** DATA SHOWN follows **

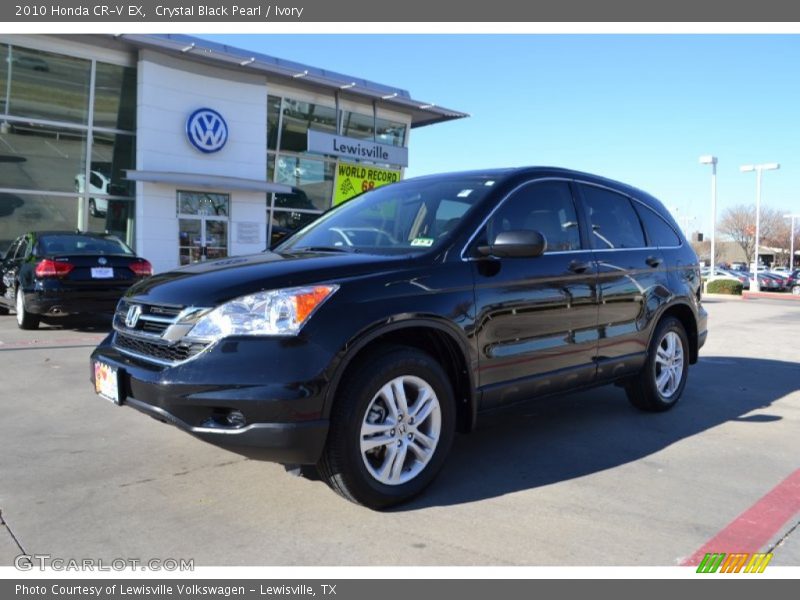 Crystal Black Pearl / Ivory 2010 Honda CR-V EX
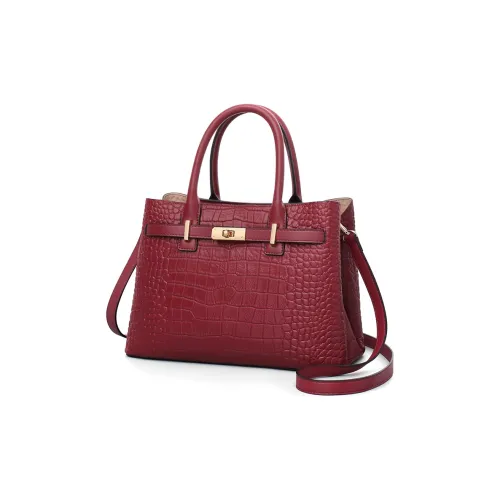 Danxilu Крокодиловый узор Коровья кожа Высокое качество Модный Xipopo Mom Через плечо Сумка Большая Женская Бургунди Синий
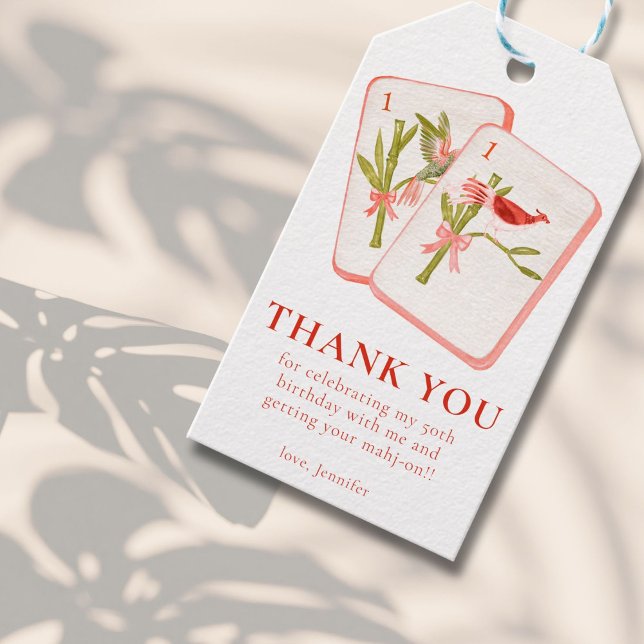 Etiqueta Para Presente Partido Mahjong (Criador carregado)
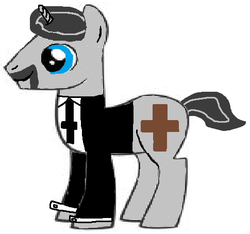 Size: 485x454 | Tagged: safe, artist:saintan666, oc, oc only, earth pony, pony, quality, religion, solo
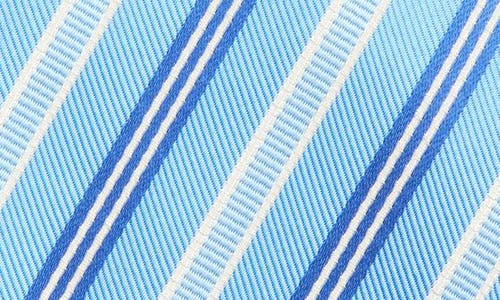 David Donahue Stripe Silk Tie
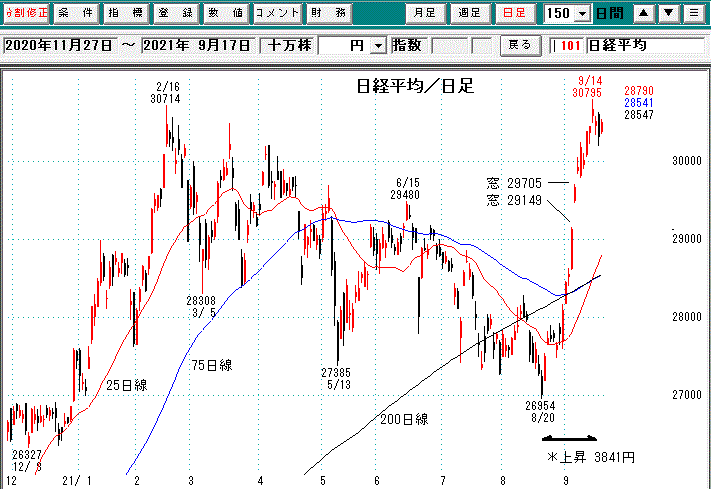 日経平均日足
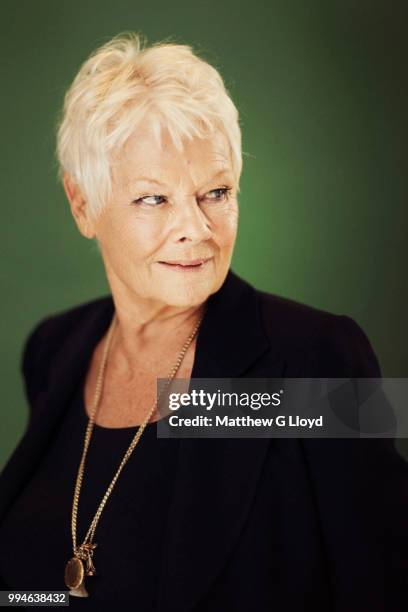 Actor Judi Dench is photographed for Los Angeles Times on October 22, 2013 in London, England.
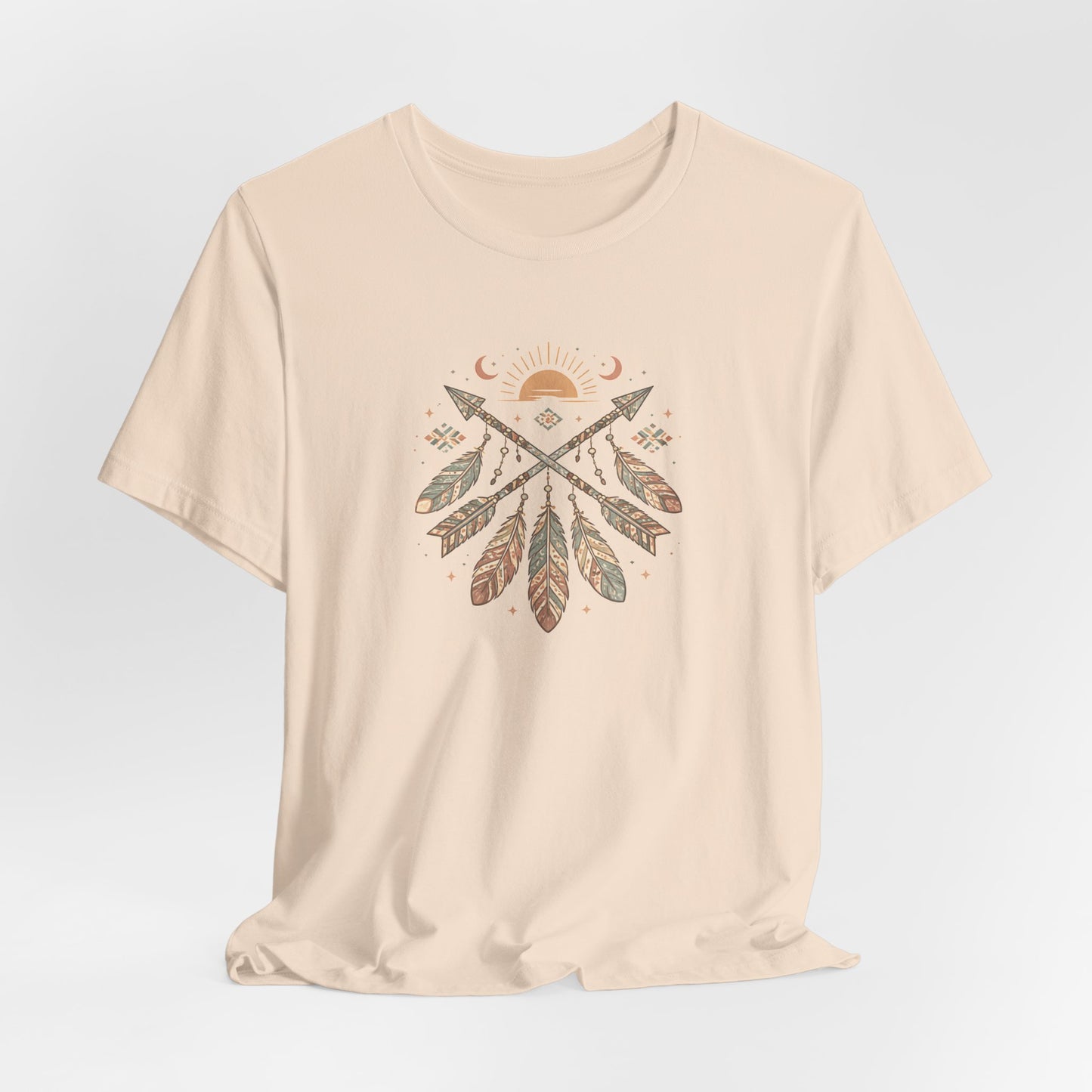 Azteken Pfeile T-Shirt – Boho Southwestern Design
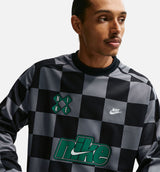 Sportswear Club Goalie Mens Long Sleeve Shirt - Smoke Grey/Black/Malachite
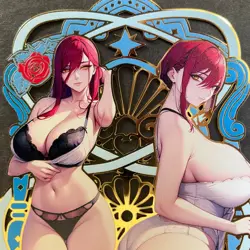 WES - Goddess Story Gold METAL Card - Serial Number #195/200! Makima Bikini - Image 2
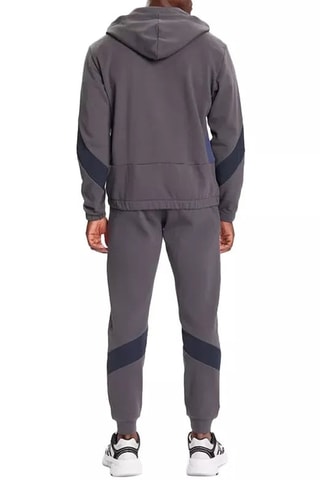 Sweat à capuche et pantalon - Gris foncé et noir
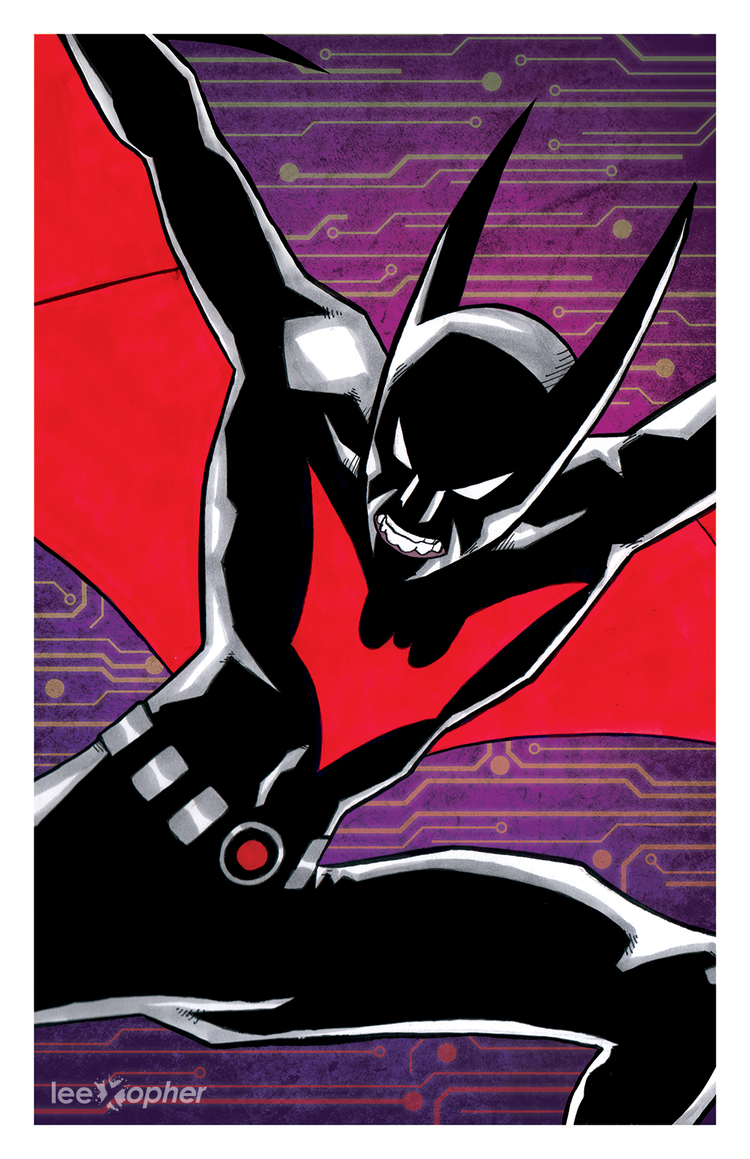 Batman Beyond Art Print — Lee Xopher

** End of DATA SHOWN **

Every word of the material above should be copied exactly; no pictures.

 Crystal Black Pearl / Ivory 2010 Honda CR-V EX
 Danxilu Крокодиловый узор Коровья кожа Высокое качество Модный Xipopo Mom Через плечо Сумка Большая Женская Бургунди Синий
 Etiqueta Para Presente Partido Mahjong (Criador carregado)
 Size: 485x454 | Tagged: safe, artist:saintan666, oc, oc only, earth pony, pony, quality, religion, solo
 David Donahue Stripe Silk Tie
 日経平均日足
 Actor Judi Dench is photographed for Los Angeles Times on October 22, 2013 in London, England.
 Azteken Pfeile T-Shirt – Boho Southwestern Design
 Sportswear Club Goalie Mens Long Sleeve Shirt - Smoke Grey/Black/Malachite
 WES - Goddess Story Gold METAL Card - Serial Number #195/200! Makima Bikini - Image 2
 Sweat à capuche et pantalon - Gris foncé et noir
 Batman Beyond Art Print — Lee Xopher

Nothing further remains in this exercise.